Berkshire Hathaway (BRK-A) chairman Warren Buffett is quotable on many counts, famously among them his reluctance to wager on any business that he claims not to understand. Which, by the way, 1) is about as sage a recommendation as any investor could receive, and 2) shouldn’t be taken literally. Buffett might not know all the intricacies of manufacturing machine tools and fittings for oil and gas companies, but he knows how to read a balance sheet (to put it lightly). That's why Berkshire Hathaway’s holdings include 1.8 million shares of Now Inc. (DNOW), an unpublicized but profitable Houston-based oil and gas distributor with a penchant for growth.

Unearthing Opportunities

Berkshire and another heavyweight, General Electric (GE), have recently taken an interest in Israel-based eVolution Networks, whose flagship product is little more than specialized software. Known as Smart Energy Solution (SES), it’s thousands of lines of code that enables telecom companies to shut down base stations during slow periods, thereby helping the companies reduce their power bills. It might take a few more words to describe how eVolution Networks makes its money than, say, Coca-Cola (KO) or Wells Fargo (WFC) (to name two of Berkshire Hathaway’s biggest investments), but saving corporate clients lots of money is a business strategy that Buffett has no problem wrapping his head around.

Although eVolution Networks’ forte might seem almost too narrow a niche to be lucrative, don’t forget that this is a big planet, and that telecommunications is a big industry - $2.4 trillion annually, by at least one estimate. (For more, read: How To Pick the Best Telecom Stocks.) Berkshire Hathaway and GE are investing a total of $22.5 million in eVolution Networks, allowing the four-year-old startup to expand its operations worldwide. (Technically, Berkshire’s undisclosed share of the funding is via one of its major subsidiaries, Intelligent Energy Solutions.)

Reducing Expenses Is Still Making Money

How much do wireless services companies spend on power, anyway? EVolution Networks claims that energy costs can represent 10%-30% of a telecom’s budget. So for the likes of AT&T (T), that could be upwards of $18 billion. AT&T, at least by revenue, is twice the size of Spanish telecom giant Telefonica (TEF). Which just so happens to be eVolution Networks’ prize new client, and which hopes to reduce its power bills by 35% once SES is up and running. Should Telefonica save the predicted billions by using eVolution Networks as a vendor, Buffett's initial $22.5 million eVolution investment could prove as prescient a move as his early 1960s decision to buy Berkshire Hathaway (then a humble New England textile mill) in the first place.

A Market to Itself

As mobile networks compete by offering customers more data per dollar, the good news is that providers' margins still remain high. The downside is that offering more data means that more energy is consumed by network base stations, which are extremely expensive pieces of infrastructure that cost the networks long after the initial capital outlay. (If you’re curious, next time you see a cell tower, check the meter and how quickly it spins.)

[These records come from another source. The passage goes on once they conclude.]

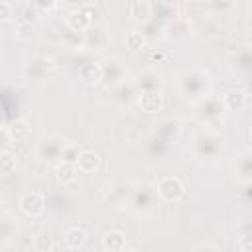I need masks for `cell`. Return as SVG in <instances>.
Listing matches in <instances>:
<instances>
[{
	"label": "cell",
	"instance_id": "6da1fadb",
	"mask_svg": "<svg viewBox=\"0 0 252 252\" xmlns=\"http://www.w3.org/2000/svg\"><path fill=\"white\" fill-rule=\"evenodd\" d=\"M177 87H179V93L183 98L197 104L211 94V77L205 69L193 67V69H187L179 75Z\"/></svg>",
	"mask_w": 252,
	"mask_h": 252
},
{
	"label": "cell",
	"instance_id": "7a4b0ae2",
	"mask_svg": "<svg viewBox=\"0 0 252 252\" xmlns=\"http://www.w3.org/2000/svg\"><path fill=\"white\" fill-rule=\"evenodd\" d=\"M136 191V183L130 179H114L106 183L100 189V199L110 205H120V203H130L132 195Z\"/></svg>",
	"mask_w": 252,
	"mask_h": 252
},
{
	"label": "cell",
	"instance_id": "3957f363",
	"mask_svg": "<svg viewBox=\"0 0 252 252\" xmlns=\"http://www.w3.org/2000/svg\"><path fill=\"white\" fill-rule=\"evenodd\" d=\"M94 16H96V10L93 4H81L79 8L71 10L65 18V26L67 30L71 32H77V33H85L89 28L94 26Z\"/></svg>",
	"mask_w": 252,
	"mask_h": 252
},
{
	"label": "cell",
	"instance_id": "277c9868",
	"mask_svg": "<svg viewBox=\"0 0 252 252\" xmlns=\"http://www.w3.org/2000/svg\"><path fill=\"white\" fill-rule=\"evenodd\" d=\"M183 193H185L183 181L175 175H165L156 183V195L163 203H175L183 197Z\"/></svg>",
	"mask_w": 252,
	"mask_h": 252
},
{
	"label": "cell",
	"instance_id": "5b68a950",
	"mask_svg": "<svg viewBox=\"0 0 252 252\" xmlns=\"http://www.w3.org/2000/svg\"><path fill=\"white\" fill-rule=\"evenodd\" d=\"M222 150V140L219 134H213V132H201L197 138H195V154L203 159H213L219 156V152Z\"/></svg>",
	"mask_w": 252,
	"mask_h": 252
},
{
	"label": "cell",
	"instance_id": "8992f818",
	"mask_svg": "<svg viewBox=\"0 0 252 252\" xmlns=\"http://www.w3.org/2000/svg\"><path fill=\"white\" fill-rule=\"evenodd\" d=\"M179 132H181V126H179V120L175 118H163L161 122L156 124V130H154V144H159L163 148L171 146L177 142L179 138Z\"/></svg>",
	"mask_w": 252,
	"mask_h": 252
},
{
	"label": "cell",
	"instance_id": "52a82bcc",
	"mask_svg": "<svg viewBox=\"0 0 252 252\" xmlns=\"http://www.w3.org/2000/svg\"><path fill=\"white\" fill-rule=\"evenodd\" d=\"M67 144L69 142H65L61 136H47L39 142V146L35 150V156L43 161H53V159L63 156V150H65Z\"/></svg>",
	"mask_w": 252,
	"mask_h": 252
},
{
	"label": "cell",
	"instance_id": "ba28073f",
	"mask_svg": "<svg viewBox=\"0 0 252 252\" xmlns=\"http://www.w3.org/2000/svg\"><path fill=\"white\" fill-rule=\"evenodd\" d=\"M128 73L124 69V65L118 59H108L106 63H102V83L106 85V89H116L122 83H126Z\"/></svg>",
	"mask_w": 252,
	"mask_h": 252
},
{
	"label": "cell",
	"instance_id": "9c48e42d",
	"mask_svg": "<svg viewBox=\"0 0 252 252\" xmlns=\"http://www.w3.org/2000/svg\"><path fill=\"white\" fill-rule=\"evenodd\" d=\"M156 199H158L156 189H152L150 185H142V187H136V191H134V195H132L128 207H130L134 213H148V211L154 209Z\"/></svg>",
	"mask_w": 252,
	"mask_h": 252
},
{
	"label": "cell",
	"instance_id": "30bf717a",
	"mask_svg": "<svg viewBox=\"0 0 252 252\" xmlns=\"http://www.w3.org/2000/svg\"><path fill=\"white\" fill-rule=\"evenodd\" d=\"M136 91L142 94V93H156V91H161V77L152 71V69H146V71H140L136 75V79H132Z\"/></svg>",
	"mask_w": 252,
	"mask_h": 252
},
{
	"label": "cell",
	"instance_id": "8fae6325",
	"mask_svg": "<svg viewBox=\"0 0 252 252\" xmlns=\"http://www.w3.org/2000/svg\"><path fill=\"white\" fill-rule=\"evenodd\" d=\"M20 209L22 213H26L28 217H39L45 213V199L41 193L37 191H30L26 195H22L20 199Z\"/></svg>",
	"mask_w": 252,
	"mask_h": 252
},
{
	"label": "cell",
	"instance_id": "7c38bea8",
	"mask_svg": "<svg viewBox=\"0 0 252 252\" xmlns=\"http://www.w3.org/2000/svg\"><path fill=\"white\" fill-rule=\"evenodd\" d=\"M197 108H199L197 112L203 118V122H207L211 118H219L220 116V112L224 108V102H222V98H219L215 94H209L207 98H203L201 102H197Z\"/></svg>",
	"mask_w": 252,
	"mask_h": 252
},
{
	"label": "cell",
	"instance_id": "4fadbf2b",
	"mask_svg": "<svg viewBox=\"0 0 252 252\" xmlns=\"http://www.w3.org/2000/svg\"><path fill=\"white\" fill-rule=\"evenodd\" d=\"M75 165H77V169H79L81 173H93V171H96L98 165H100V156H98V152L93 150V148H83Z\"/></svg>",
	"mask_w": 252,
	"mask_h": 252
},
{
	"label": "cell",
	"instance_id": "5bb4252c",
	"mask_svg": "<svg viewBox=\"0 0 252 252\" xmlns=\"http://www.w3.org/2000/svg\"><path fill=\"white\" fill-rule=\"evenodd\" d=\"M234 173L240 181L252 183V152L244 150L236 159H234Z\"/></svg>",
	"mask_w": 252,
	"mask_h": 252
},
{
	"label": "cell",
	"instance_id": "9a60e30c",
	"mask_svg": "<svg viewBox=\"0 0 252 252\" xmlns=\"http://www.w3.org/2000/svg\"><path fill=\"white\" fill-rule=\"evenodd\" d=\"M136 94H140V93L136 91L132 81H126V83H122L120 87L114 89V100L120 108H130L132 102L136 100Z\"/></svg>",
	"mask_w": 252,
	"mask_h": 252
},
{
	"label": "cell",
	"instance_id": "2e32d148",
	"mask_svg": "<svg viewBox=\"0 0 252 252\" xmlns=\"http://www.w3.org/2000/svg\"><path fill=\"white\" fill-rule=\"evenodd\" d=\"M79 79L85 85H98L102 83V65L94 61H87L79 67Z\"/></svg>",
	"mask_w": 252,
	"mask_h": 252
},
{
	"label": "cell",
	"instance_id": "e0dca14e",
	"mask_svg": "<svg viewBox=\"0 0 252 252\" xmlns=\"http://www.w3.org/2000/svg\"><path fill=\"white\" fill-rule=\"evenodd\" d=\"M128 10H130L132 20L142 22V24H148L154 16V4L148 0H134V2H130Z\"/></svg>",
	"mask_w": 252,
	"mask_h": 252
},
{
	"label": "cell",
	"instance_id": "ac0fdd59",
	"mask_svg": "<svg viewBox=\"0 0 252 252\" xmlns=\"http://www.w3.org/2000/svg\"><path fill=\"white\" fill-rule=\"evenodd\" d=\"M85 242H87V232L81 226H69V228H65V232H63V244H65V248L79 250V248L85 246Z\"/></svg>",
	"mask_w": 252,
	"mask_h": 252
},
{
	"label": "cell",
	"instance_id": "d6986e66",
	"mask_svg": "<svg viewBox=\"0 0 252 252\" xmlns=\"http://www.w3.org/2000/svg\"><path fill=\"white\" fill-rule=\"evenodd\" d=\"M138 104L144 112L148 114H154L158 110H161L163 106V96H161V91H156V93H142L138 96Z\"/></svg>",
	"mask_w": 252,
	"mask_h": 252
},
{
	"label": "cell",
	"instance_id": "ffe728a7",
	"mask_svg": "<svg viewBox=\"0 0 252 252\" xmlns=\"http://www.w3.org/2000/svg\"><path fill=\"white\" fill-rule=\"evenodd\" d=\"M191 30H193L191 22H189L187 18L177 16V18H173V20L169 22V26H167V37H173V39H183V37L191 35Z\"/></svg>",
	"mask_w": 252,
	"mask_h": 252
},
{
	"label": "cell",
	"instance_id": "44dd1931",
	"mask_svg": "<svg viewBox=\"0 0 252 252\" xmlns=\"http://www.w3.org/2000/svg\"><path fill=\"white\" fill-rule=\"evenodd\" d=\"M6 134L12 142H24L30 136V124L26 118H16L10 126H6Z\"/></svg>",
	"mask_w": 252,
	"mask_h": 252
},
{
	"label": "cell",
	"instance_id": "7402d4cb",
	"mask_svg": "<svg viewBox=\"0 0 252 252\" xmlns=\"http://www.w3.org/2000/svg\"><path fill=\"white\" fill-rule=\"evenodd\" d=\"M102 248L106 252H122L126 250V238L118 230H110L102 236Z\"/></svg>",
	"mask_w": 252,
	"mask_h": 252
},
{
	"label": "cell",
	"instance_id": "603a6c76",
	"mask_svg": "<svg viewBox=\"0 0 252 252\" xmlns=\"http://www.w3.org/2000/svg\"><path fill=\"white\" fill-rule=\"evenodd\" d=\"M222 102H224V108L238 112V110H242L246 106V93L240 91V89H232L222 96Z\"/></svg>",
	"mask_w": 252,
	"mask_h": 252
},
{
	"label": "cell",
	"instance_id": "cb8c5ba5",
	"mask_svg": "<svg viewBox=\"0 0 252 252\" xmlns=\"http://www.w3.org/2000/svg\"><path fill=\"white\" fill-rule=\"evenodd\" d=\"M53 173H55L57 181H61V183H73V181H75V177H77V173H79V169H77V165H75V163L59 161V163L55 165Z\"/></svg>",
	"mask_w": 252,
	"mask_h": 252
},
{
	"label": "cell",
	"instance_id": "d4e9b609",
	"mask_svg": "<svg viewBox=\"0 0 252 252\" xmlns=\"http://www.w3.org/2000/svg\"><path fill=\"white\" fill-rule=\"evenodd\" d=\"M85 41H87V45L102 47V45L108 41V35H106V32H104L102 28L93 26V28H89V30L85 32Z\"/></svg>",
	"mask_w": 252,
	"mask_h": 252
},
{
	"label": "cell",
	"instance_id": "484cf974",
	"mask_svg": "<svg viewBox=\"0 0 252 252\" xmlns=\"http://www.w3.org/2000/svg\"><path fill=\"white\" fill-rule=\"evenodd\" d=\"M232 61L240 71H252V49L244 47V49H236L232 53Z\"/></svg>",
	"mask_w": 252,
	"mask_h": 252
},
{
	"label": "cell",
	"instance_id": "4316f807",
	"mask_svg": "<svg viewBox=\"0 0 252 252\" xmlns=\"http://www.w3.org/2000/svg\"><path fill=\"white\" fill-rule=\"evenodd\" d=\"M124 41H126V47H128L130 51H140V49L146 45V35H144V32H140V30H130V32L126 33Z\"/></svg>",
	"mask_w": 252,
	"mask_h": 252
},
{
	"label": "cell",
	"instance_id": "83f0119b",
	"mask_svg": "<svg viewBox=\"0 0 252 252\" xmlns=\"http://www.w3.org/2000/svg\"><path fill=\"white\" fill-rule=\"evenodd\" d=\"M47 71H49V59H33L28 67V73L32 75V79H43Z\"/></svg>",
	"mask_w": 252,
	"mask_h": 252
},
{
	"label": "cell",
	"instance_id": "f1b7e54d",
	"mask_svg": "<svg viewBox=\"0 0 252 252\" xmlns=\"http://www.w3.org/2000/svg\"><path fill=\"white\" fill-rule=\"evenodd\" d=\"M16 165H18L16 156H14L10 150H4V152L0 154V171H2V175H10V173L16 169Z\"/></svg>",
	"mask_w": 252,
	"mask_h": 252
},
{
	"label": "cell",
	"instance_id": "f546056e",
	"mask_svg": "<svg viewBox=\"0 0 252 252\" xmlns=\"http://www.w3.org/2000/svg\"><path fill=\"white\" fill-rule=\"evenodd\" d=\"M33 248L37 250V252H51V248H53V238H51V234L49 232H39V234H35V238H33Z\"/></svg>",
	"mask_w": 252,
	"mask_h": 252
},
{
	"label": "cell",
	"instance_id": "4dcf8cb0",
	"mask_svg": "<svg viewBox=\"0 0 252 252\" xmlns=\"http://www.w3.org/2000/svg\"><path fill=\"white\" fill-rule=\"evenodd\" d=\"M63 41L69 45V47H85L87 41H85V33H77V32H71L67 30L63 33Z\"/></svg>",
	"mask_w": 252,
	"mask_h": 252
},
{
	"label": "cell",
	"instance_id": "1f68e13d",
	"mask_svg": "<svg viewBox=\"0 0 252 252\" xmlns=\"http://www.w3.org/2000/svg\"><path fill=\"white\" fill-rule=\"evenodd\" d=\"M32 35H33V26H32V22L22 20V22L16 24V37H20V39H32Z\"/></svg>",
	"mask_w": 252,
	"mask_h": 252
},
{
	"label": "cell",
	"instance_id": "d6a6232c",
	"mask_svg": "<svg viewBox=\"0 0 252 252\" xmlns=\"http://www.w3.org/2000/svg\"><path fill=\"white\" fill-rule=\"evenodd\" d=\"M12 236H16V224L8 217H4V220H2V242L8 244Z\"/></svg>",
	"mask_w": 252,
	"mask_h": 252
},
{
	"label": "cell",
	"instance_id": "836d02e7",
	"mask_svg": "<svg viewBox=\"0 0 252 252\" xmlns=\"http://www.w3.org/2000/svg\"><path fill=\"white\" fill-rule=\"evenodd\" d=\"M209 8L215 12L213 16H222L224 12L234 10V8H236V4H234V2H211V4H209Z\"/></svg>",
	"mask_w": 252,
	"mask_h": 252
},
{
	"label": "cell",
	"instance_id": "e575fe53",
	"mask_svg": "<svg viewBox=\"0 0 252 252\" xmlns=\"http://www.w3.org/2000/svg\"><path fill=\"white\" fill-rule=\"evenodd\" d=\"M238 248L240 252H252V232H246L238 238Z\"/></svg>",
	"mask_w": 252,
	"mask_h": 252
},
{
	"label": "cell",
	"instance_id": "d590c367",
	"mask_svg": "<svg viewBox=\"0 0 252 252\" xmlns=\"http://www.w3.org/2000/svg\"><path fill=\"white\" fill-rule=\"evenodd\" d=\"M10 16H14L12 14V4L10 2H0V18L2 20H8Z\"/></svg>",
	"mask_w": 252,
	"mask_h": 252
},
{
	"label": "cell",
	"instance_id": "8d00e7d4",
	"mask_svg": "<svg viewBox=\"0 0 252 252\" xmlns=\"http://www.w3.org/2000/svg\"><path fill=\"white\" fill-rule=\"evenodd\" d=\"M191 252H219V248L213 244H197V246H193Z\"/></svg>",
	"mask_w": 252,
	"mask_h": 252
},
{
	"label": "cell",
	"instance_id": "74e56055",
	"mask_svg": "<svg viewBox=\"0 0 252 252\" xmlns=\"http://www.w3.org/2000/svg\"><path fill=\"white\" fill-rule=\"evenodd\" d=\"M150 57H152V61H161V59L165 57V53H163V51H152Z\"/></svg>",
	"mask_w": 252,
	"mask_h": 252
},
{
	"label": "cell",
	"instance_id": "f35d334b",
	"mask_svg": "<svg viewBox=\"0 0 252 252\" xmlns=\"http://www.w3.org/2000/svg\"><path fill=\"white\" fill-rule=\"evenodd\" d=\"M244 93H246V94H252V81L246 85V91H244Z\"/></svg>",
	"mask_w": 252,
	"mask_h": 252
},
{
	"label": "cell",
	"instance_id": "ab89813d",
	"mask_svg": "<svg viewBox=\"0 0 252 252\" xmlns=\"http://www.w3.org/2000/svg\"><path fill=\"white\" fill-rule=\"evenodd\" d=\"M122 252H138V250H122Z\"/></svg>",
	"mask_w": 252,
	"mask_h": 252
},
{
	"label": "cell",
	"instance_id": "60d3db41",
	"mask_svg": "<svg viewBox=\"0 0 252 252\" xmlns=\"http://www.w3.org/2000/svg\"><path fill=\"white\" fill-rule=\"evenodd\" d=\"M250 140H252V130H250Z\"/></svg>",
	"mask_w": 252,
	"mask_h": 252
}]
</instances>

Most towers operate at full capacity, all day and night. This may seem like overkill (really? They’re as busy at 4 a.m. as at 8 p.m.?), and networks would likely agree with you. Towers are always at full power because the scalable equivalent of virtual “dimmer switches” doesn’t exist. Or it didn’t, until eVolution Networks hit the scene. The company analyzes coverage for each tower in a network and reduces power consumption accordingly. In real time, no less. To a mobile phone user, SES is a somewhat arcane footnote that might hopefully reduce one’s bill by a few cents. For an AT&T or a Telefonica, SES could change everything.

The Bottom Line

eVolution Networks has grown internationally since receiving $4 million in funding in 2013. Now, with the backing of its new big-league investors, the company should have all the room it needs to grow even larger.

If you wanted to go contrarian and do the opposite of everything Warren Buffett's ever done, you’d be…well, either the poorest or second-poorest person on Earth. This is someone whose idea of a “mistake” is making a one-day $43 million profit on a position in Tesco. Buffett strikes out less frequently than Michael Brantley and, stretching the analogy perhaps a little too far, eVolution Networks is a 60-mph fastball coming straight over the plate. The upside of revolutionizing the heretofore-unknown market of cell tower cost reduction is so great that taking a position in eVolution Networks might be one of the shrewdest moves Buffett has made in a career full of them.